Gubernur Absen Berkali-kali, Pemprov Bakal Copot Jabatan Norhayati dari Sekwan DPRD Kaltim ?
SOROTMATA.ID – Isu pencopotan Norhayati Usman dari jabatan Sekretaris Dewan (Sekwan) DPRD Kalimantan Timur kembali mencuat ke permukaan. Kabar ini mencuat setelah Gubernur Kaltim, Rudy Mas’ud, dikabarkan kecewa atas ketidakhadirannya sendiri dalam agenda Sidang Paripurna DPRD Kaltim, yang kemudian diarahkan sebagai kesalahan koordinasi dari Sekwan.
Informasi dari internal Pemprov Kaltim menyebutkan bahwa dalam rapat bersama para pimpinan OPD, Gubernur Rudy menyampaikan evaluasi terkait agenda paripurna tersebut.
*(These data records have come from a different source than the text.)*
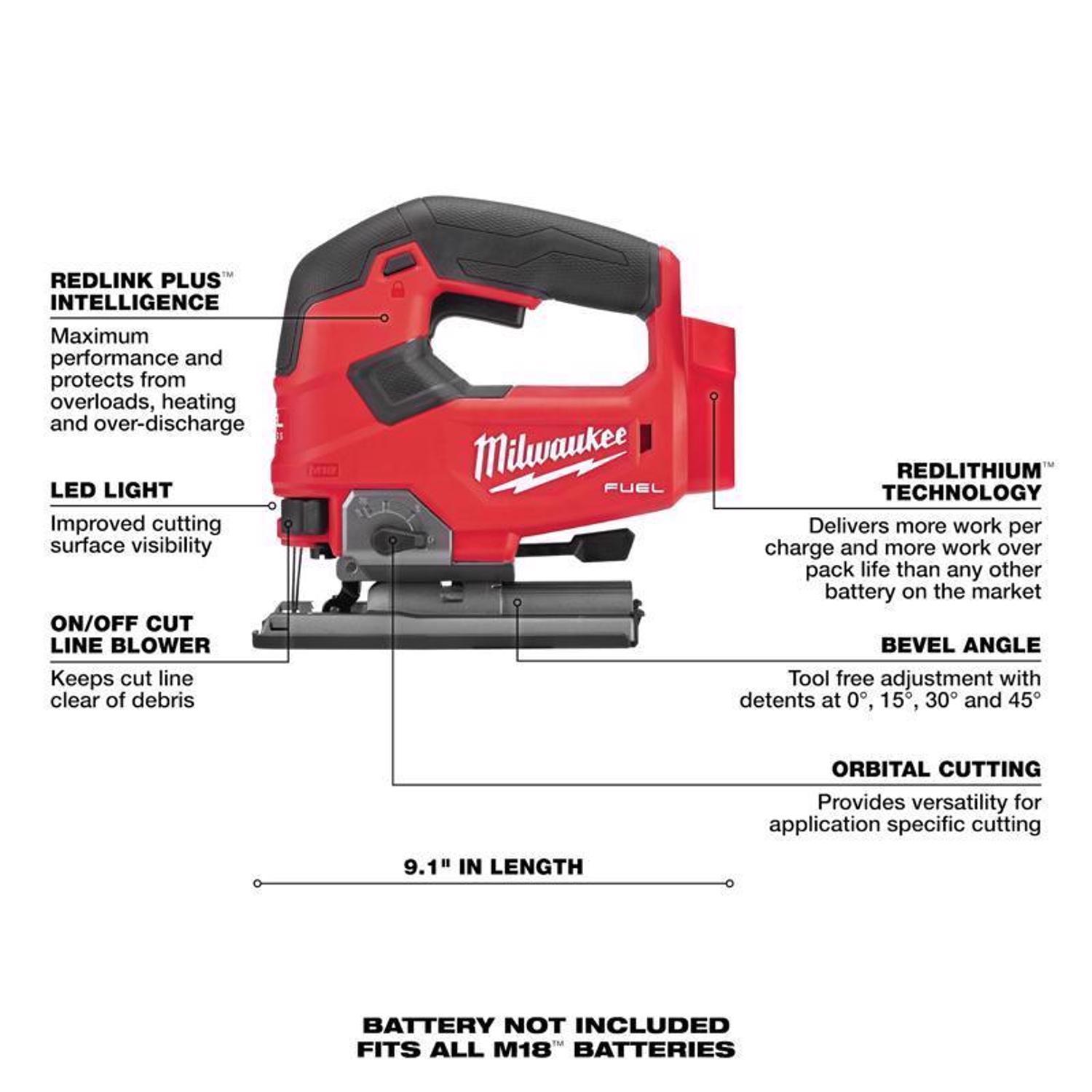 REDLINK PLUS™ INTELLIGENCE

Maximum performance and protects from overloads, heating and over-discharge

LED LIGHT

Improved cutting surface visibility

ON/OFF CUT LINE BLOWER

Keeps cut line clear of debris

Milwaukee

FUEL

M18

REDLITHIUM™ TECHNOLOGY

Delivers more work per charge and more work over pack life than any other battery on the market

BEVEL ANGLE

Tool free adjustment with detents at 0°, 15°, 30° and 45°

ORBITAL CUTTING

Provides versatility for application specific cutting

9.1" IN LENGTH

BATTERY NOT INCLUDED
FITS ALL M18™ BATTERIES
Norhayati pun disebut-sebut sebagai pihak yang dianggap gagal memastikan koordinasi kehadiran gubernur berjalan dengan baik.
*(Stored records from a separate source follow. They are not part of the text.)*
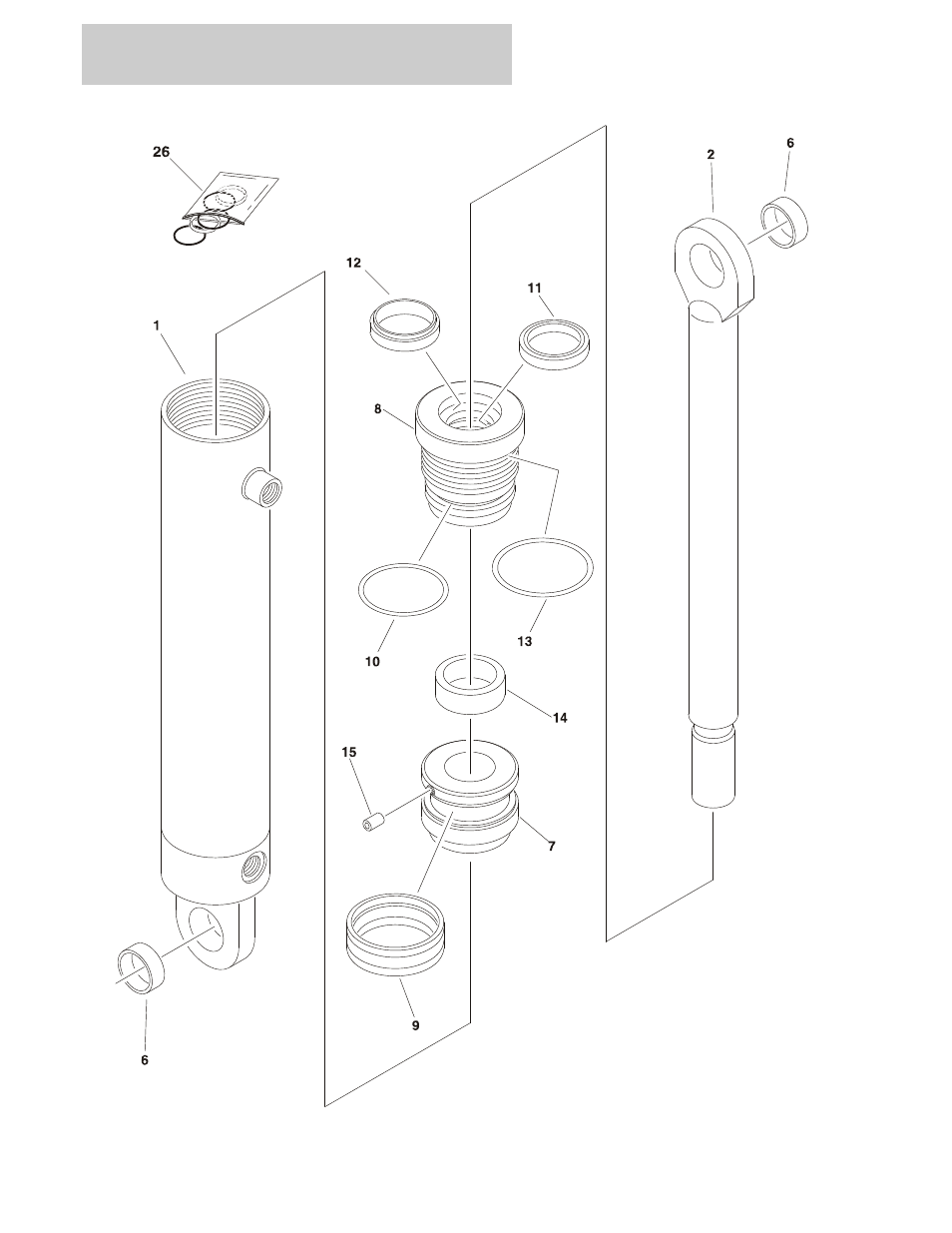 26

2

6

12

11

1

8

10

13

14

15

7

9

6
Namun, pernyataan itu langsung dibantah oleh DPRD Kaltim. Anggota Komisi II, Sigit Wibowo, menegaskan bahwa Sekwan tidak memiliki tanggung jawab terhadap kehadiran eksekutif dalam agenda legislatif.
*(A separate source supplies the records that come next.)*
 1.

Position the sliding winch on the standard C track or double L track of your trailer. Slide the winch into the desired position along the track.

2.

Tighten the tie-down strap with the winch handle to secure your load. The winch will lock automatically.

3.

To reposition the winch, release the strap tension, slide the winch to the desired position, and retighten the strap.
“Ya itu salahnya Pemprov lah. Bukan di kita, sembarangan aja. Kan jadwalnya itu sudah dikasih lama. Kalau undangan banmus, semua sudah dikirim, Sekda dapat, semuanya dapat. Jangan disalahkan Sekwan dong. Tugas Sekwan itu melayani DPR, bukan gubernur,” tegas Sigit.
Menurut Sigit, kesalahan justru lebih pantas dialamatkan ke bagian protokol pemerintah provinsi maupun protokoler pribadi gubernur.
“Ini bukan soal jadwal. Tapi kenapa yang hadir mewakili selalu staf ahli? Masak berkali-kali seperti itu. Harusnya ada Wakil Gubernur, Sekda, atau minimal Asisten. Ini bukan miskomunikasi biasa,” tambahnya.
Ia juga menyayangkan jika Gubernur Kaltim benar-benar mencopot Norhayati hanya karena persoalan tersebut. Menurutnya, langkah seperti itu bisa mencederai hubungan antara lembaga eksekutif dan legislatif.
“Jangan juga begitu lah, kasar itu. Sekretaris Dewan loh itu, kepala dinas. Masa langsung begitu,” kata Sigit.
Sampai saat ini belum ada tanggapan resmi dari Norhayati Usman maupun pihak Pemprov Kaltim terkait isu pencopotan ini. Namun kabar tersebut telah menjadi perhatian di internal DPRD Kaltim, yang menilai keputusan tersebut berpotensi menimbulkan ketegangan antar lembaga di tingkat provinsi.